Against an ongoing backdrop of money squabbles and silent, mopey resentments, our disagreements were simply ways of distracting ourselves from what was really going on. There was a big fight late that summer when the Rolling Stones brought their Steel Wheels Tour to Shea Stadium. Jackie had told me that John and Caroline wanted badly to go, and almost timidly asked if there was any way I could get tickets and maybe even sneak eve
rybody backstage. Well, I was always happy when Jackie asked me for anything, so of course I would do everything I could to oblige her! Jackie said that John played “You Can’t Always Get What You Want” night and day on his “player.”
The night of the concert, John, Caroline, Ed, Jim, Ben, the great beat poet Allen Ginsberg, and I piled inside a big, white stretch, and an hour or so later, flashing our backstage passes, flew past the guards and roadies and into the general, all-purpose eating-and-socializing room. I was nervous Mick wouldn’t come out before the Stones took the stage, as I knew how much John wanted to meet him, or so Jackie had hinted. I understood. As a mother, I would have done everything I could to make sure Ben wasn’t shunted aside if he was ever in the presence of one of his idols.

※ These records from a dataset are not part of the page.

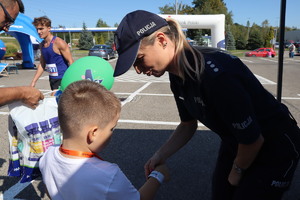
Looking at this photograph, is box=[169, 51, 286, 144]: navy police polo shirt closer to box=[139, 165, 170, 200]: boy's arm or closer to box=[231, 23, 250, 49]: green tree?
box=[139, 165, 170, 200]: boy's arm

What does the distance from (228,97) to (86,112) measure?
2.36ft

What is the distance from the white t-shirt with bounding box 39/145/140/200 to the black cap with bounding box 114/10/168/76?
56 cm

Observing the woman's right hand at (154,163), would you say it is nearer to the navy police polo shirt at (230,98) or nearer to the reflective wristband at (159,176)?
the reflective wristband at (159,176)

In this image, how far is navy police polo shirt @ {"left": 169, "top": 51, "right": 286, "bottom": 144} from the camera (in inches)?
50.4

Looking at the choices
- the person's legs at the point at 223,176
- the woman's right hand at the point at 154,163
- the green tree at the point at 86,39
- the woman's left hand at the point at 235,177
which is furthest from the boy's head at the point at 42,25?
the green tree at the point at 86,39

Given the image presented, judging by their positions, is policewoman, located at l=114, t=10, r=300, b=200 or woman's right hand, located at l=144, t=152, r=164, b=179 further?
woman's right hand, located at l=144, t=152, r=164, b=179

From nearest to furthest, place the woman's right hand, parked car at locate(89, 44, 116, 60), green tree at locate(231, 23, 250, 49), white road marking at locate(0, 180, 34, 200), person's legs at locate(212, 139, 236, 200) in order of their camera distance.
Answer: the woman's right hand → person's legs at locate(212, 139, 236, 200) → white road marking at locate(0, 180, 34, 200) → parked car at locate(89, 44, 116, 60) → green tree at locate(231, 23, 250, 49)

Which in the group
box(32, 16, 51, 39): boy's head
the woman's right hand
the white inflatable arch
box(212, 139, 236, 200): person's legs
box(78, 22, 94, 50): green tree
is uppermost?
box(78, 22, 94, 50): green tree

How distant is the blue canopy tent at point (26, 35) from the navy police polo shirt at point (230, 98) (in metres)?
14.8

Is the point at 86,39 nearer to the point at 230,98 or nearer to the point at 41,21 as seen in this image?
the point at 41,21

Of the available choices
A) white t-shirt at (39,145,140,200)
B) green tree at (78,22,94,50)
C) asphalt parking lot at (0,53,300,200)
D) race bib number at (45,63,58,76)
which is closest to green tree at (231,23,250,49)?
green tree at (78,22,94,50)

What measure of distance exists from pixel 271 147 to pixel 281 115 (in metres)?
0.21

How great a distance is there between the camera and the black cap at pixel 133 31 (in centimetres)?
137

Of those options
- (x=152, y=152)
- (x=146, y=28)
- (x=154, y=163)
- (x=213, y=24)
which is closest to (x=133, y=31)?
(x=146, y=28)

In the end, Mick made a brief, slinking appearance in the room, and proceeded to make an immediate beeline for John. It was like a summit meeting between two of the world’s most instantly recognizable romantic and sexual magnets. It didn’t last all that long, and I don’t know what they talked about, but when the concert was over, and Jim and I were back at home and getting ready for bed, Jim suddenly lashed out at me.
“You were obviously flirting with Mick. It was embarrassing, and dumb, and you looked like a groupie. And you made me look like some feckless hanger-on.”
“I was flirting with Mick? Jim, I didn’t say one word to Mick!”
“Since when do words count? You didn’t need to use words!”
“Jim, this is insane. Is this some projection on your part?”